I feel bad for people that... You know, because I know people in relationships that don't really like their partner.
Don't really have a connection with them or similar interests.
Or any commonality between them. And I just... I feel like a sense of just sorrow.
Like for them because... Man, like life is just so great spending it with someone that you love.
I think I am. Okay.
Yeah, so it's so funny because everyone knew I was gay before I did.
You know, I was an athlete. I was your pretty typical... you should have known you were a lesbian. I didn't come out until I was 19, my sophomore year of college. And it was for no other reason than I didn't know. I'm from a very small...
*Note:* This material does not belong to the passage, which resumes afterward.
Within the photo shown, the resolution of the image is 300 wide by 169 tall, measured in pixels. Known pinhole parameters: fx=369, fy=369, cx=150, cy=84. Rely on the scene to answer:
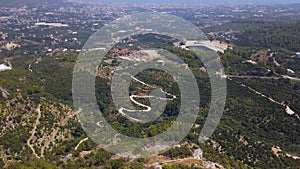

like 99% white town, no queer people, no representation, never saw queer people on the television, never saw queer people represented in really any part of life. So I just didn't know, right? And in high school, you know, I had boyfriends. I did everything that you were supposed to. I was really focused on sports.
So it was never really that big of a, you know, this concept of, is this what love is supposed to feel like? And then I went to college, and I went to a college that was full of lesbians. And they all started to, like, take bets of who was going to get me to come out first. It was a wild experience. And what would you do?
Yeah, and I would just soak up the attention that I got. I'm the youngest of five, so I've always just loved attention at any capacity.
Who is Becky? Where are you from?
and so I just like I played into it I never ended up dating anyone and it wasn't until my first girlfriend that I met who didn't show me any attention and I was like what is going on like why isn't this girl giving me attention and my I've always gone for you know very beautiful women very straight-coated who you would never really identify just visually as gay and
Yeah. Yeah. And so we started dating and the moment we started dating, everything just clicked. It was like, oh, this is what you're supposed to feel like. This is what butterflies feel like. This is what sexual relations... Whatever it is feels like.
So I met Kale in 2012. She was friends with my ex at the time. And so I got brought into her life through mutual people. And we always say that Kale got me in the divorce when... When her and Javi got divorced, my ex stayed friends with Javi, and then I stayed friends with Kale. Oh. I've been around for a while. I've done a bunch of teen mom with her. I did marriage boot camp with them.
I went through all the phases of boyfriends and doing whatever you needed to with men. It never felt like anything other than that's what people were doing. So I just did it as well.
I didn't feel pressured to do it. I just felt like...
why wouldn't I be doing it kind of thing or if I don't do it something's wrong with me or like no I never even like questioned myself of it not it because it didn't matter until I like when I met my girlfriend and then that's it all just clicked it was just like oh yeah there because that was this was never this was never what it was supposed to be this is how it's supposed to be. Right. Yeah.
I never dated the guys and was like, all right, this is like, or it doesn't feel right. Or I like, I love humans in general. And yeah. And so I, I deep, I'm deeply in love with my friends. I'm deeply in love. And a lot of my friends are men. So I'm not, I can fall in love with men easily.
It's just, you know, I just never knew that there was a difference from a physical attraction standpoint until now. I was physically attracted to a girl between the two.